> _Problem to solve_
Where does the string "https" appear in the records? Copy each line that holds it.

:: Supplied material

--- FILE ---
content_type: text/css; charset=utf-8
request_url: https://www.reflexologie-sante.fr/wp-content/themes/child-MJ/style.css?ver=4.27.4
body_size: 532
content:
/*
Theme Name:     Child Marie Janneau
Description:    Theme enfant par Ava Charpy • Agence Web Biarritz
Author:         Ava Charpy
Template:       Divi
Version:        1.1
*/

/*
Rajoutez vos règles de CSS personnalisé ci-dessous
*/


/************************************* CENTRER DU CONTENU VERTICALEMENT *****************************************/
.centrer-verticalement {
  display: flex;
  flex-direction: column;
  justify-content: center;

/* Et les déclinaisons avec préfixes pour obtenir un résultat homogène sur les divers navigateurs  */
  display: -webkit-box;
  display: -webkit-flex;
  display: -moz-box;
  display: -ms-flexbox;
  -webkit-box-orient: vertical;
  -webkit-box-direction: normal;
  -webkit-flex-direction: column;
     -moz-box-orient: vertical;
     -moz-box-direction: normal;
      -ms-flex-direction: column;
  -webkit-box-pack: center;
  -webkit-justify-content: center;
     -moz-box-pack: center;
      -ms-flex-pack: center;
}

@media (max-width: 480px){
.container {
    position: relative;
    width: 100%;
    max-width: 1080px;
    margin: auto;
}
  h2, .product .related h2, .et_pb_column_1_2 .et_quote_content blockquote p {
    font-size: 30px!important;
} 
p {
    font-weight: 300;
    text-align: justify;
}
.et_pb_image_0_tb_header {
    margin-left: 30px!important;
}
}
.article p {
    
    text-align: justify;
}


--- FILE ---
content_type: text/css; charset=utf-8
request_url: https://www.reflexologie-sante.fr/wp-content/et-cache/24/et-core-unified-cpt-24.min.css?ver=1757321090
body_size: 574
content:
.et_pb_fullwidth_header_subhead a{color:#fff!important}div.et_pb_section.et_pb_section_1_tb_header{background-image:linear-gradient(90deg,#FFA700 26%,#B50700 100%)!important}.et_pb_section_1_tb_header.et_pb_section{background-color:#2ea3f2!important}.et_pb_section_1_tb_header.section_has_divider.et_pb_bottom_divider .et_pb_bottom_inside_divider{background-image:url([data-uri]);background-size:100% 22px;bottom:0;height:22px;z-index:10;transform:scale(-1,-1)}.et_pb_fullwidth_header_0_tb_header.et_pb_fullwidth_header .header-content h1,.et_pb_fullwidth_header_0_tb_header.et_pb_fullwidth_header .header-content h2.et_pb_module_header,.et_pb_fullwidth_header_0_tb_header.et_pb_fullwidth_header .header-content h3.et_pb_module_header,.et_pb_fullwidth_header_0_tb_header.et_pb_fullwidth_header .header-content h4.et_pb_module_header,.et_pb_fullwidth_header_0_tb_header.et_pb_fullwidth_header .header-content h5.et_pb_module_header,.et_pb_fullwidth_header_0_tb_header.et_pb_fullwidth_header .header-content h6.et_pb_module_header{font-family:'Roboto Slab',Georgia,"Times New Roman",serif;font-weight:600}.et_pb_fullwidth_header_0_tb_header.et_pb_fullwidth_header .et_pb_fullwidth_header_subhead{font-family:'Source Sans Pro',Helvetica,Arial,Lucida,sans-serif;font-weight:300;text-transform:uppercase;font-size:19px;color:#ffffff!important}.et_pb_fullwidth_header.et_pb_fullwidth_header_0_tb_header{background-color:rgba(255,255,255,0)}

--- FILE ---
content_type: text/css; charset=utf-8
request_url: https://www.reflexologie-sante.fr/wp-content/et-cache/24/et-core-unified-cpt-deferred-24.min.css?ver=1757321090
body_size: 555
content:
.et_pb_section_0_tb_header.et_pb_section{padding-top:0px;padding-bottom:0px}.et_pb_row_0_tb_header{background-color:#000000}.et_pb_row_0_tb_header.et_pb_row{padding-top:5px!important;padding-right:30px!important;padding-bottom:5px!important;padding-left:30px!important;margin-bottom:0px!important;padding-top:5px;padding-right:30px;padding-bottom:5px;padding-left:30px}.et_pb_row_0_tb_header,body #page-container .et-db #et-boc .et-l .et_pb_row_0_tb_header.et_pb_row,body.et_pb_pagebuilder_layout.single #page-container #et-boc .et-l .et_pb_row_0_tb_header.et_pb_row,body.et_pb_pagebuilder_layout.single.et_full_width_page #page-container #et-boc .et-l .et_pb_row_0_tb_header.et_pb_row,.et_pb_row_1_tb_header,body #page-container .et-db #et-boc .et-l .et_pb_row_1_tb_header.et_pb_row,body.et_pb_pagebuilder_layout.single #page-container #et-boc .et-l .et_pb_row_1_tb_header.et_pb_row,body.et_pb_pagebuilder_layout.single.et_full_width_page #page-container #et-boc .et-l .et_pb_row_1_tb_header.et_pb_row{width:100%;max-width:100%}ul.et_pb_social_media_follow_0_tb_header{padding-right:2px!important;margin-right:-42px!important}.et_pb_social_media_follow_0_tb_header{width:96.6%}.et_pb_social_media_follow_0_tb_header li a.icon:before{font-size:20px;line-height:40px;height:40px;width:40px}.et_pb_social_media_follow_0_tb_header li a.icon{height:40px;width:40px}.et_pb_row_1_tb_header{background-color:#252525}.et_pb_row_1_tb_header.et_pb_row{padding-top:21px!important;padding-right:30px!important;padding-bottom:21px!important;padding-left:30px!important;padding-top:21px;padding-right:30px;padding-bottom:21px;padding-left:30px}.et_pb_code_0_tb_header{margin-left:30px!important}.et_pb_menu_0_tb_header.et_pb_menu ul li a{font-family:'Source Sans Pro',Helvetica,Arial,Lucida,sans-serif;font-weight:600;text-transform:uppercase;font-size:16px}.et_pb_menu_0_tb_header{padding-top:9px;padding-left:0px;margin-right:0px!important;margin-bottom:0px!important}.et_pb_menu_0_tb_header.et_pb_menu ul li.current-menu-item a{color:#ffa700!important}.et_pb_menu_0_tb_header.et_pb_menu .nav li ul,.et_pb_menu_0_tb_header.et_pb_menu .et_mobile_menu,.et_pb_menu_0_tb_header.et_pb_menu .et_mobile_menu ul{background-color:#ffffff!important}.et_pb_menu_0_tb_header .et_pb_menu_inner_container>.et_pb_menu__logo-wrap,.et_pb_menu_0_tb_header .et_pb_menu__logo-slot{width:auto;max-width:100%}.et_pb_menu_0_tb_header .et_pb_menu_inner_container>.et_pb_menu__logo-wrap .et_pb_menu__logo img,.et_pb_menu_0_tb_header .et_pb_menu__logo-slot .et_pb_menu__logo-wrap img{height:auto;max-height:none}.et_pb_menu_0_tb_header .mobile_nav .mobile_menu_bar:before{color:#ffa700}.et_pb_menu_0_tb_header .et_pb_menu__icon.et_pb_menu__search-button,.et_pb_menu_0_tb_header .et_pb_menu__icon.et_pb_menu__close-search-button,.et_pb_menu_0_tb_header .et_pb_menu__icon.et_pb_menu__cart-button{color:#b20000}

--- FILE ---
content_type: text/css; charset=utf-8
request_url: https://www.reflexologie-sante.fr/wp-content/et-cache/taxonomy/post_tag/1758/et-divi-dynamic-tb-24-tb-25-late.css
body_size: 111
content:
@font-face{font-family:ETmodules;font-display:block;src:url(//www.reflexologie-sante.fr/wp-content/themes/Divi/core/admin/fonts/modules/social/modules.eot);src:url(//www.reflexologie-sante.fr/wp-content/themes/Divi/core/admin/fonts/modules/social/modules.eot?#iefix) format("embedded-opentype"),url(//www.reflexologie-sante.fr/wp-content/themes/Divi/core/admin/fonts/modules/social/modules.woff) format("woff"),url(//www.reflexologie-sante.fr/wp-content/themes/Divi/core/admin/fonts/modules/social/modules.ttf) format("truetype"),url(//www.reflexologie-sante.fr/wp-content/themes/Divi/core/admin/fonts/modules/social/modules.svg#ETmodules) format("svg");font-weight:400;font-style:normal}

::::

> _Answer_
request_url: https://www.reflexologie-sante.fr/wp-content/themes/child-MJ/style.css?ver=4.27.4
request_url: https://www.reflexologie-sante.fr/wp-content/et-cache/24/et-core-unified-cpt-24.min.css?ver=1757321090
request_url: https://www.reflexologie-sante.fr/wp-content/et-cache/24/et-core-unified-cpt-deferred-24.min.css?ver=1757321090
request_url: https://www.reflexologie-sante.fr/wp-content/et-cache/taxonomy/post_tag/1758/et-divi-dynamic-tb-24-tb-25-late.css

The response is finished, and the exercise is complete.